John Fund explains for National Review Online readers the positive political and economic contributions of former Singapore Prime Minister Lee Kuan Yew, who died recently at age 91.

By embracing free trade, capital formation, vigorous meritocratic education, low taxes, and a reliable judicial system, Lee raised the per capita income of his country from $500 a year to some $52,000 a year today. That’s 50 percent higher than that of Britain, the colonial power that ruled Singapore for 150 years. Its average annual growth rate has averaged 7 percent since the 1970s. “A 2010 study showed more patents and patent applications from the small city-state of Singapore (population 5.6 million) than from Russia (population 140 million),” noted economist Thomas Sowell observes.

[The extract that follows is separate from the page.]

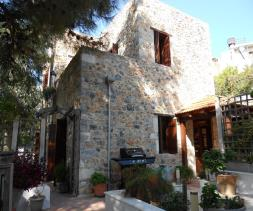 Image No.1-2 Bed Village House for sale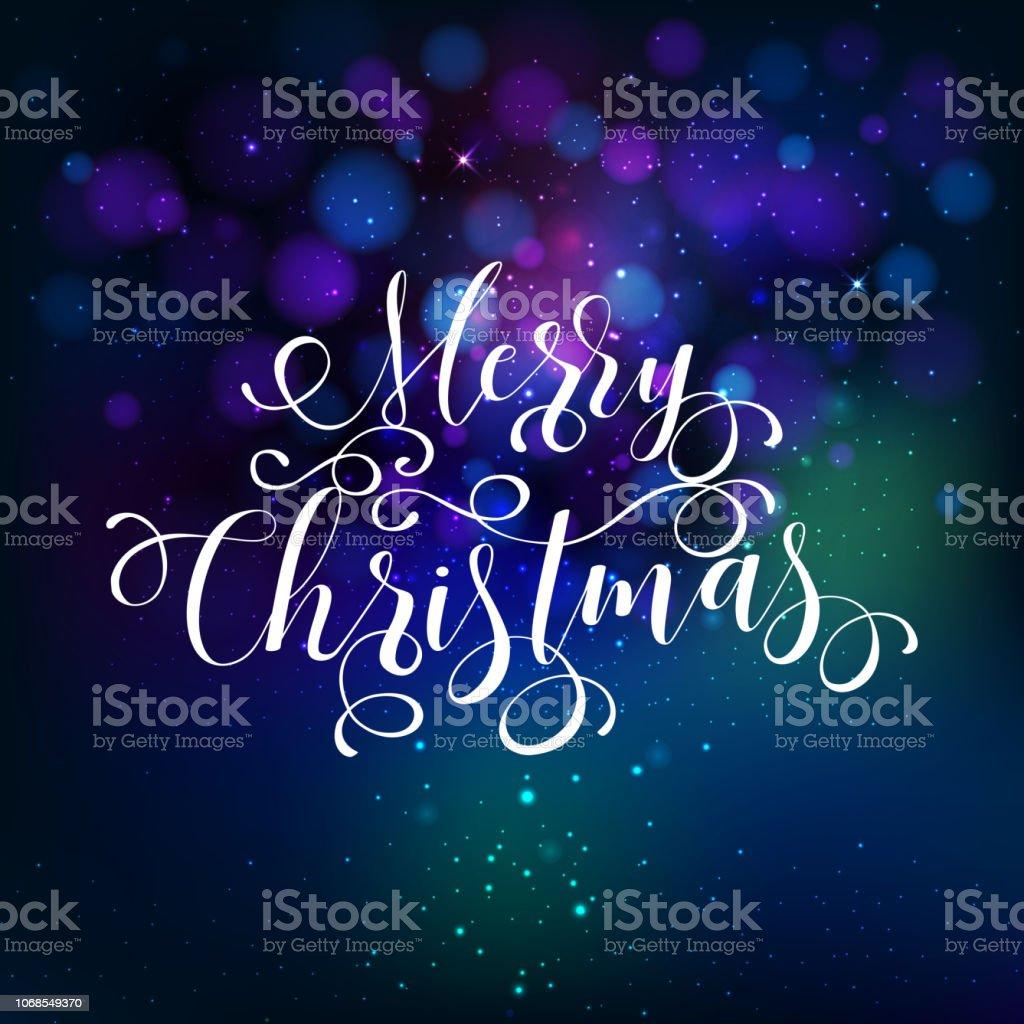 Frohe Weihnachten Text Karte.Frohe Weihnachten Text Kalligraphischen Schriftzug Karte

But that wealth wasn’t used to create a traditional welfare state. Economist Mark Skousen notes that Singapore is rated along with Hong Kong as one of the two most free economies in the world. Any expansion of government is gradual and grudging. In 2013, when Singapore broadened its medical-benefits program, the local Straits Times newspaper made clear the government’s philosophy: “The first [priority] is to keep government subsidies targeted at those who most need them, rather than commit to benefits for all. Universal benefits are ‘wasteful and inequitable,’ and hard to take away once given, [finance minister Tharman Shanmugaratnam] said.”

That mindset is embodied in Singapore’s philosophy of welfare, which rests on four pillars:

Each generation should pay its own way.

Each family should pay its own way.

Each individual should pay his own way.

Only after passing through these three filters should anyone turn to the government for help. But it will be there when needed.